* YOUR TASKS:
- a) Copy out the passage from the AlphaGo and Lee Sedol forum thread, starting with "Page 8 of 12" and going on through "the way through.".
- b) In the AlphaGo and Lee Sedol forum thread, what does Uberdude say the bot is merciless at punishing?
- c) Carry on the AlphaGo and Lee Sedol forum thread from where it stops.
╭─ DOCUMENT PASSAGE
Page 8 of 12
Re: AlphaGo vs Lee Sedol, who will win?
Posted: Wed Mar 09, 2016 6:22 am
by Simba
Lol - I don't mean his hands were shaking before he played when he was counting, but that he was shaking when he actually played the stones. He certainly wasn't doing this all the way through.
Uberdude wrote:One of the key moments for me was Lee's bad timing of the s13 atari. If there's one thing bots are good at it is deciding if your move is really sente or a bluff and playing something else more important first. I hope he can put this loss behind him and not be so careless in the next game. He needs to maintain concentration for every move, the bot is merciless at punishing fake sentes.
Do you feel that Lee wouldn't have played S13 if he'd known it to be (temporarily) gote? That move is huge even if gote and has potential life and death applications for both groups. I feel personally that R4 instead of Q5 would be more sensible, since then black would make some territory in the corner rather than white, but it's possible I'm just thinking too naively with this.
What do you think of black's R17 attachment? It's 'bad' in this joseki, but do you think maybe the pros are just missing something by claiming this? It'd be really cool if some new joseki were discovered with AlphaGo's help.
Re: AlphaGo vs Lee Sedol, who will win?
Posted: Wed Mar 09, 2016 6:51 am
by Uberdude
Simba wrote:
Do you feel that Lee wouldn't have played S13 if he'd known it to be (temporarily) gote? That move is huge even if gote and has potential life and death applications for both groups.
Yes, it's big (maybe there is even a chance those 3 captured white stones make a dead shape?). I can only speculate how seriously Lee thought about a white teunuki, it would be interesting to hear his comments on it.
Simba wrote:
I feel personally that R4 instead of Q5 would be more sensible, since then black would make some territory in the corner rather than white, but it's possible I'm just thinking too naively with this.
╰─
╭─ DATASET EXCERPT
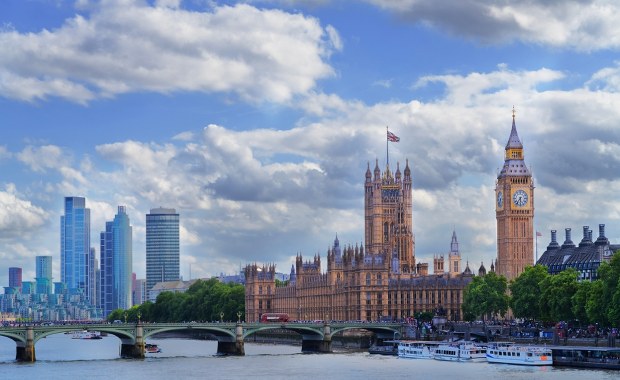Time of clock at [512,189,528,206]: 5:36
╰─
* OUTPUTS:
- a)
Page 8 of 12
Re: AlphaGo vs Lee Sedol, who will win?
Posted: Wed Mar 09, 2016 6:22 am
by Simba
Lol - I don't mean his hands were shaking before he played when he was counting, but that he was shaking when he actually played the stones. He certainly wasn't doing this all the way through.

- b) Fake sentes.

- c)
q5 makes some sense following s13 in that it aims to separate the big white wall group from the corner and ask where its eyes are (as s13 threatens q15 which takes away those eyes and possibly kills the whole thing). But the problem was white settled in the corner
in sente and then came back to answer s13 at the top right to make eyes. But yes r4 to make corner points was probably better as most commentaries say. Given that white answered q5 at q6 (rather than r4) I think p6 at r4 to get the corner (and leave white with more cuts that direct r4) would have been better. Commentary also said p6 was bad (the losing move says An Younggil) and should block the corner, but the problem is white has the fine tesuji at s5 to both defend the r6 cut and threaten to kill the corner with s3 in the variation following move 128 r4 r3 p6 p2 s5 s3 so can then return to the top right at t14 or whatever. Still should be better than the game though.
Simba wrote:
What do you think of black's R17 attachment? It's 'bad' in this joseki, but do you think maybe the pros are just missing something by claiming this? It'd be really cool if some new joseki were discovered with AlphaGo's help.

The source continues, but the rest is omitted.